I think Yahoo! should return to its original model of doing things, in which it created a directory where real humans picked sites on the basis of expertise. This was from the Yahoo!-era of the net, before Google, when things were more idealistic and simpler. The reasoning goes that the links that are most popular are those that are easy to pass on to others because they’re funny, or introductory, or use one technology over another. At Yahoo!’s directory, what mattered was depth and mastery of subject matter. Its job was — like Wikipedia — to distill the net down into as few centralized data sources as possible. It’s still in many cases a way to get better results than a search engine, any search engine.

Google liked it so much they took over Mozilla directory, dmoz.org.

I hope Yahoo! pulls out of this tailspin. I think mostly what has got them is the monkey chatter factor, which happens when everyone around you is predicting doom and after hearing it for the six-hundredth time, you start to believe it. In other words, Yahoo! is depressed.

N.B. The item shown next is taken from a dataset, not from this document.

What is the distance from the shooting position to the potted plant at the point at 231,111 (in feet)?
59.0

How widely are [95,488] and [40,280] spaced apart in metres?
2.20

To me, Yahoo! is always going to be the friendly directory where you got results that someone spent brainpower on. Until our AIs are better, it’s still the model I prefer, even if it is more costly than Google. Then again, with so much advertising money riding on it, it might be worth it for Yahoo! to return to its original model and expand it while integrating its more recent services. They could take advantage of the ability to tag sites with classifications, like sales sites or reference sites, or goofy humor. They could even integrate some pricewatch-style type recognitions, so that people looking for products find products, people looking for reference find in-depth material, and so.

I don’t think the game is over for Yahoo!, if they’ll take the initiative and re-organize to fight back. Sure, it’s a long haul, but I can’t think of any other company in tech that’s more worth it.